SOURCE PASSAGE |
══════

Description: Implication in terms of biconditional and conjunction. Theorem *4.71 of WhiteheadRussell p. 120 (with conjunct reversed). (Contributed by NM, 25-Jul-1999)
| Ref | Expression | ||
|---|---|---|---|
| Assertion | pm4.71r | ⊢ ( ( 𝜑 → 𝜓 ) ↔ ( 𝜑 ↔ ( 𝜓 ∧ 𝜑 ) ) ) |
| Step | Hyp | Ref | Expression |
|---|---|---|---|
| 1 | pm4.71 | ⊢ ( ( 𝜑 → 𝜓 ) ↔ ( 𝜑 ↔ ( 𝜑 ∧ 𝜓 ) ) ) | |
| 2 | ancom | ⊢ ( ( 𝜑 ∧ 𝜓 ) ↔ ( 𝜓 ∧ 𝜑 ) ) | |
| 3 | 2 | bibi2i | ⊢ ( ( 𝜑 ↔ ( 𝜑 ∧ 𝜓 ) ) ↔ ( 𝜑 ↔ ( 𝜓 ∧ 𝜑 ) ) ) |
| 4 | 1 3 | bitri | ⊢ ( ( 𝜑 → 𝜓 ) ↔ ( 𝜑 ↔ ( 𝜓 ∧ 𝜑 ) ) ) |

══════

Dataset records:

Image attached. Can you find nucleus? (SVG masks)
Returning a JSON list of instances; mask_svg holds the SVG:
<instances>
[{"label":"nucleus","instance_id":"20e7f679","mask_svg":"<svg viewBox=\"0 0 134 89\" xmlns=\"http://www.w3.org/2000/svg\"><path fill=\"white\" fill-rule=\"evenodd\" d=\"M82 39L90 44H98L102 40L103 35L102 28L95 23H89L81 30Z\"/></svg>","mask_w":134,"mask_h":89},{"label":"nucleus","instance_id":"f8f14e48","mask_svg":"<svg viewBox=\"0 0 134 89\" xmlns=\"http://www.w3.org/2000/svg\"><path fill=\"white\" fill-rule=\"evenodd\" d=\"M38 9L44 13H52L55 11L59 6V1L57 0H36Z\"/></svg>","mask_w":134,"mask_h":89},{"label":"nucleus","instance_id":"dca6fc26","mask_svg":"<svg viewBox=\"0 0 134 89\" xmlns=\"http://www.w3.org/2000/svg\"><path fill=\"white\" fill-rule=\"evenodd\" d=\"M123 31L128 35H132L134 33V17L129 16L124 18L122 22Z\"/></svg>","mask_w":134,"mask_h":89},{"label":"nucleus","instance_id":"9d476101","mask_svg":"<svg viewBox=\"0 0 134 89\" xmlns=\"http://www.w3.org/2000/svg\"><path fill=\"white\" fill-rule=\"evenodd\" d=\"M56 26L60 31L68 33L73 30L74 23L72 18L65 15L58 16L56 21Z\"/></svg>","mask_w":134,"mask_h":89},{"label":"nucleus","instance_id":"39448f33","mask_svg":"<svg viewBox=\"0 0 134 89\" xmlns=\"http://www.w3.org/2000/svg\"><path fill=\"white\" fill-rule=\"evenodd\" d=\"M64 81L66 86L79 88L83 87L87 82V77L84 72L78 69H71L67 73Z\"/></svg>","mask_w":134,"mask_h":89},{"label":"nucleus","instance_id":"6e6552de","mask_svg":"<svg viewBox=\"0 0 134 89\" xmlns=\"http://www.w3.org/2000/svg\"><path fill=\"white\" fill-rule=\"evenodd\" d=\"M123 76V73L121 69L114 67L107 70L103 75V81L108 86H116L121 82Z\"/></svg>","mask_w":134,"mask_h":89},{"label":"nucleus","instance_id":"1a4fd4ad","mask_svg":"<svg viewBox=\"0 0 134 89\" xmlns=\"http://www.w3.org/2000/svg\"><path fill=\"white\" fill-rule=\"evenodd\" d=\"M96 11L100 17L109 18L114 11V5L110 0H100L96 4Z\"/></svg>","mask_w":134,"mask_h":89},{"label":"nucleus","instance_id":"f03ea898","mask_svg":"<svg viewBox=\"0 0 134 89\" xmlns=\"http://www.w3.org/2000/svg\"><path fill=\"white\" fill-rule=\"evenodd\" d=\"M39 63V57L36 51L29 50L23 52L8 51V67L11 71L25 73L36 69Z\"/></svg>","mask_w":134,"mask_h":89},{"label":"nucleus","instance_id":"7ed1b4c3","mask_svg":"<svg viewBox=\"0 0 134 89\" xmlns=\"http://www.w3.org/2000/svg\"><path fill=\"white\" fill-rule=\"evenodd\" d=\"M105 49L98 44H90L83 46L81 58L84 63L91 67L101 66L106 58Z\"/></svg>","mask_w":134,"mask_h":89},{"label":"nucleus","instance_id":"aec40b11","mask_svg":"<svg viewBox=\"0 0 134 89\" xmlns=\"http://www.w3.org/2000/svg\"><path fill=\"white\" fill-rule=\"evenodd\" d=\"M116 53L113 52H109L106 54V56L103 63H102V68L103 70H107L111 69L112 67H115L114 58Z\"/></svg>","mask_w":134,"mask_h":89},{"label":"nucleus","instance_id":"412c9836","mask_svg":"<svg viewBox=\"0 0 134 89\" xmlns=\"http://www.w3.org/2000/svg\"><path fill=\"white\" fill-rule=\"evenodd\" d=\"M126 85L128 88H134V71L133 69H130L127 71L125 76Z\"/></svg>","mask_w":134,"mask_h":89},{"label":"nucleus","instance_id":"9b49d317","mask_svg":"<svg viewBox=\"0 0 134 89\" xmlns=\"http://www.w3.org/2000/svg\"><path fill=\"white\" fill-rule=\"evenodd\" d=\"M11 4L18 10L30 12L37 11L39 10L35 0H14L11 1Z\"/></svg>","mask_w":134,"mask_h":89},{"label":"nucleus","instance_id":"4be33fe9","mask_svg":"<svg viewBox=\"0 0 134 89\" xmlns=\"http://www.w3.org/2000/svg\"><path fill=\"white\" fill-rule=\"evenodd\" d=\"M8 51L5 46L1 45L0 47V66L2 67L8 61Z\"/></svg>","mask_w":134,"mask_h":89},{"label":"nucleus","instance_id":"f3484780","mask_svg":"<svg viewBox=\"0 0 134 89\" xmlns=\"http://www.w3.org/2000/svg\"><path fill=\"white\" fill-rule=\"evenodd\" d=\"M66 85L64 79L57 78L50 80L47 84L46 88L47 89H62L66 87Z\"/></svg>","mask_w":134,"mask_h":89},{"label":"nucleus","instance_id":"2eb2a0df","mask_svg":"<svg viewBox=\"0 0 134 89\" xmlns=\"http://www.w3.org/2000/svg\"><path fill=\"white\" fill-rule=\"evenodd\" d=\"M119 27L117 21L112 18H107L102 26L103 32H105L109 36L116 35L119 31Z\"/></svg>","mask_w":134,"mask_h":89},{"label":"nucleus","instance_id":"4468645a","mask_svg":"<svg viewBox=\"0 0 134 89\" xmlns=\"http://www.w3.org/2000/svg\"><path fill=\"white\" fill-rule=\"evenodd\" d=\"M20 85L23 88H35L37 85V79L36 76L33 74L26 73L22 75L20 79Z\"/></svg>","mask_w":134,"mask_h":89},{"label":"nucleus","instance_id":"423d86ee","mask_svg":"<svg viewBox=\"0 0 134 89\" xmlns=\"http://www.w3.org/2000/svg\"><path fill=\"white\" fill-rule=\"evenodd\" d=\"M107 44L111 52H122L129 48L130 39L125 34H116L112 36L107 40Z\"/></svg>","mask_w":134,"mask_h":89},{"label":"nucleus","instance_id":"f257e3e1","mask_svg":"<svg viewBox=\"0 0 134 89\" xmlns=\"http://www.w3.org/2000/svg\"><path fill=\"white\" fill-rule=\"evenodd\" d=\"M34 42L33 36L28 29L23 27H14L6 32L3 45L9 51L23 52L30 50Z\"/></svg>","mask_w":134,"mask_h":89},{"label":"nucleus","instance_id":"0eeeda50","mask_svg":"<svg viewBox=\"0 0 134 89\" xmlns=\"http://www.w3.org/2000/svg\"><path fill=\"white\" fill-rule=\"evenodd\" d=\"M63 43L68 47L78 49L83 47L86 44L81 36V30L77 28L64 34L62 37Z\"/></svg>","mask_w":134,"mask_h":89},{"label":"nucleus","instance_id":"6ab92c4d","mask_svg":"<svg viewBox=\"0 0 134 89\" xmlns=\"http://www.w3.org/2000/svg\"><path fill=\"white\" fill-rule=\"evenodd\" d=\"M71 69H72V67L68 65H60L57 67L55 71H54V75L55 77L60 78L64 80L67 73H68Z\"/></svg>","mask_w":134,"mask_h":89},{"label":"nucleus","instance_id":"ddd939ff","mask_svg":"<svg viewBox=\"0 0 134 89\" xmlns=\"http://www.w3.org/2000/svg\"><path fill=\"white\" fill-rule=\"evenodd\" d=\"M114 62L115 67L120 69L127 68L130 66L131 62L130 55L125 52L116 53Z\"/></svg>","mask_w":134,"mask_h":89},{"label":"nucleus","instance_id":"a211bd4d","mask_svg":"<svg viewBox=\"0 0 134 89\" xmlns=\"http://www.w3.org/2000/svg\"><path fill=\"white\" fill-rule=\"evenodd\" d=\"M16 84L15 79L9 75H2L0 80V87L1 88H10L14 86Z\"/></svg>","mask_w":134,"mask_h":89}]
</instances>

══════

WHAT TO WORK ON |
Write out, word for word, the part of the proof page on implication and the biconditional above that begins at the words "Description: Implication in" and stops after "by NM, 25-Jul-1999)".

WRITTEN REPLY |
Description: Implication in terms of biconditional and conjunction. Theorem *4.71 of WhiteheadRussell p. 120 (with conjunct reversed). (Contributed by NM, 25-Jul-1999)